The following is a summary of “Activated phosphoinositide 3-kinase δ syndrome: Update from the ESID Registry and comparison with other autoimmune-lymphoproliferative inborn errors of immunity,” published in the OCTOBER 2023 issue of Allergy & Immunology by Maccari, et al.
Activated phosphoinositide-3-kinase δ syndrome (APDS) represents an inborn error of immunity (IEI) characterized by infection susceptibility and immune dysregulation. It shares clinical features with other disorders. Disease management depends on its evolution, but predicting severe disease remains challenging.
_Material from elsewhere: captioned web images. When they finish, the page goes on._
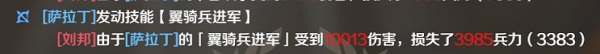 文明与征服内置mod修改器游戏攻略15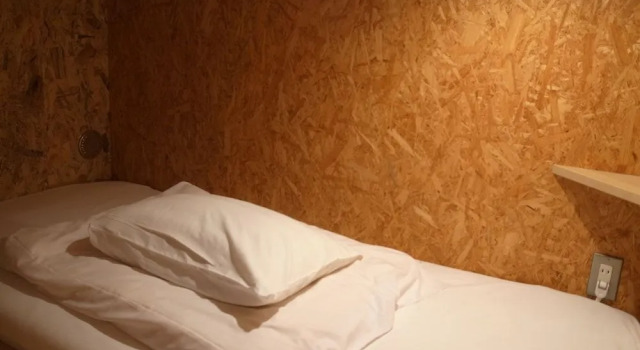 Kawaramachi Dormitory - Hostel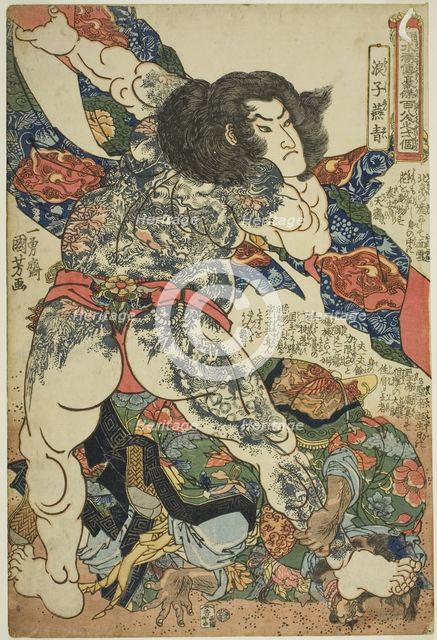 Yan Qing (Roshi Ensei), from the series "One Hundred and Eight Heroes of the Popular..., c. 1827/30. Creator: Utagawa Kuniyoshi.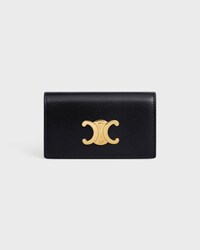 KEY CASE TRIOMPHE IN Shiny calfskin - BLACK - GIFT FINDER - 1 | CELINE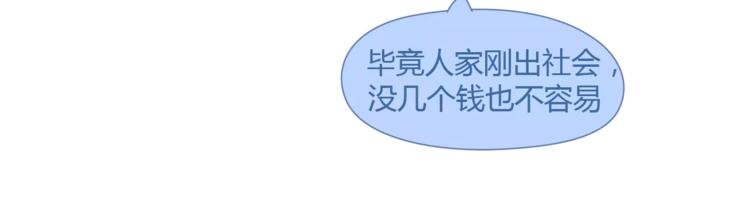 第334话 心里没点B数？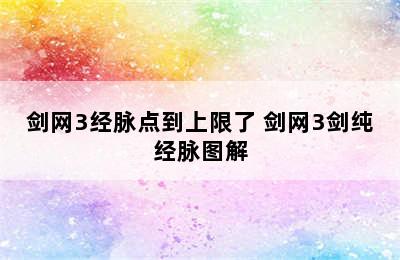 剑网3经脉点到上限了 剑网3剑纯经脉图解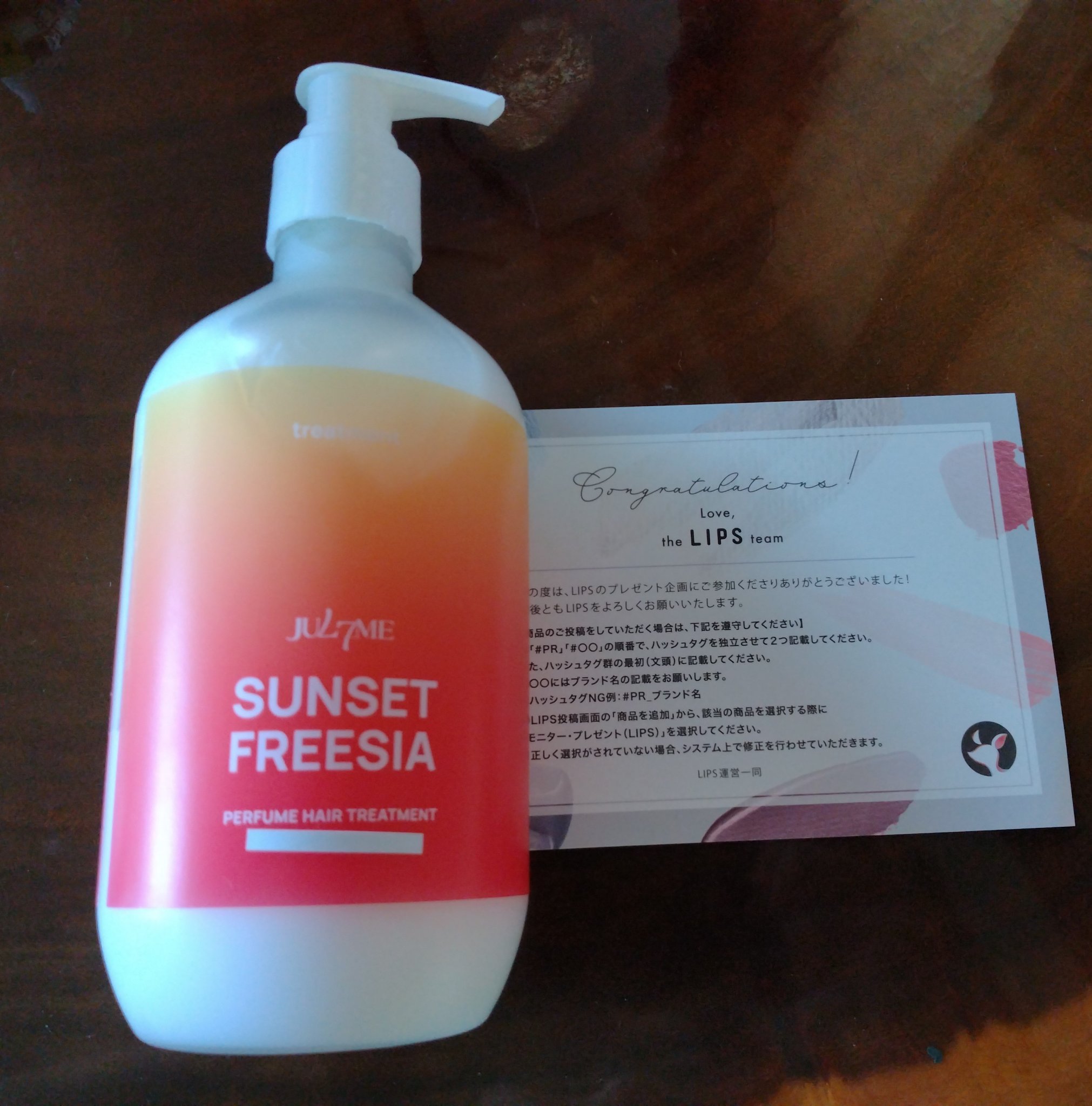 を使ったクチコミ（1枚目）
For a study, researchers sought to expand the understanding of disease manifestations in APDS1 versus APDS2, compare these with other IEIs such as CTLA4 deficiency, NFKB1 deficiency, and STAT3 gain-of-function (GOF) disease, and identify predictors of disease severity in APDS.
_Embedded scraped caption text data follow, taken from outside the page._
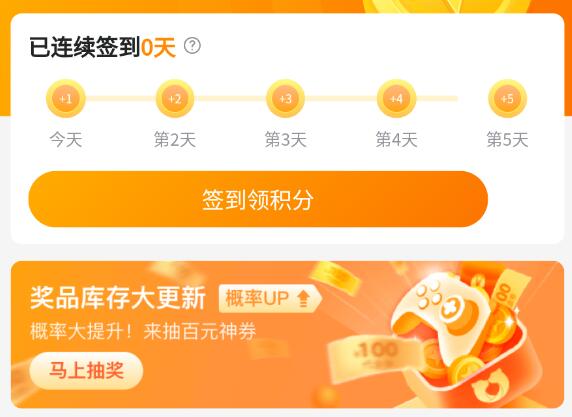 ������ҫ����ĸ�ƽ̨��ȫ�ɿ���2024��������˺Ž���ƽ̨�Ƽ�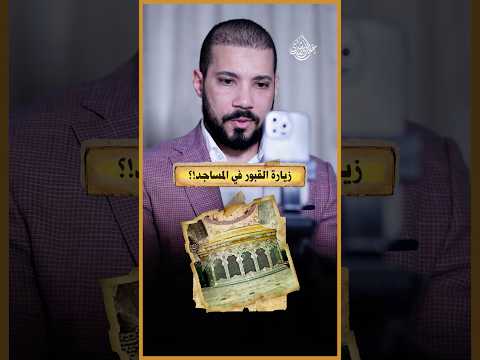 ينفع أزور قبور الأولياء اللي في المساجد!؟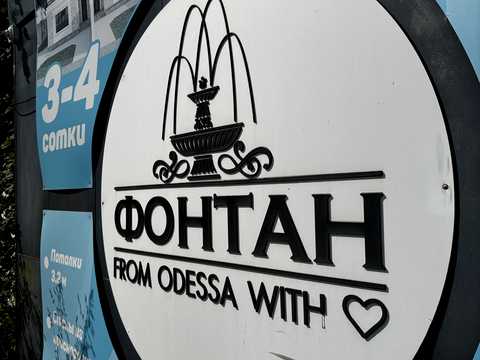 дом по адресу фонтанна, 8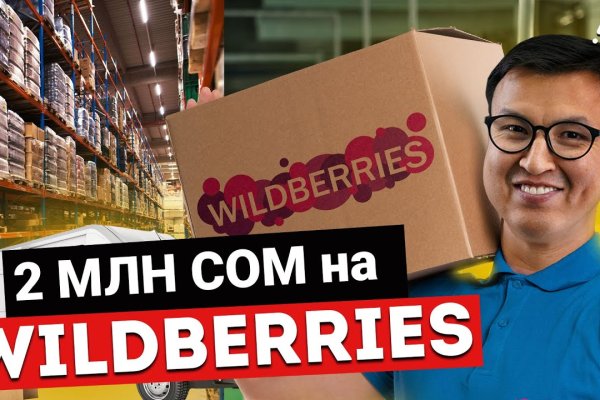Как выйти на кракен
Data were collected from the ESID (European Society for Immunodeficiencies)-APDS registry and compared to published cohorts of other IEIs.
The analysis of 170 APDS patients highlighted the high penetrance and early onset of APDS compared to other IEIs. It demonstrated significant clinical heterogeneity, even in individuals with the same PIK3CD variant (E1021K), indicating that genotype poorly predicts phenotype and disease course. Extensive clinical overlap between APDS and other IEIs suggested a convergence of affected pathways. Specific affected organ systems were identified: bronchiectasis was typical of APDS1, while interstitial lung disease and enteropathy were more common in STAT3 GOF and CTLA4 deficiency. Endocrinopathies were most frequent in STAT3 GOF, while growth impairment was common in APDS2. Early clinical onset was identified as a risk factor for severe disease in APDS.
APDS showcased how a single genetic variant can lead to a diverse autoimmune-lymphoproliferative phenotype. While there was substantial overlap with other IEIs, certain features can distinguish APDS1 from APDS2. Early onset is a risk factor for severe disease, suggesting the need for specific treatment studies in younger APDS patients.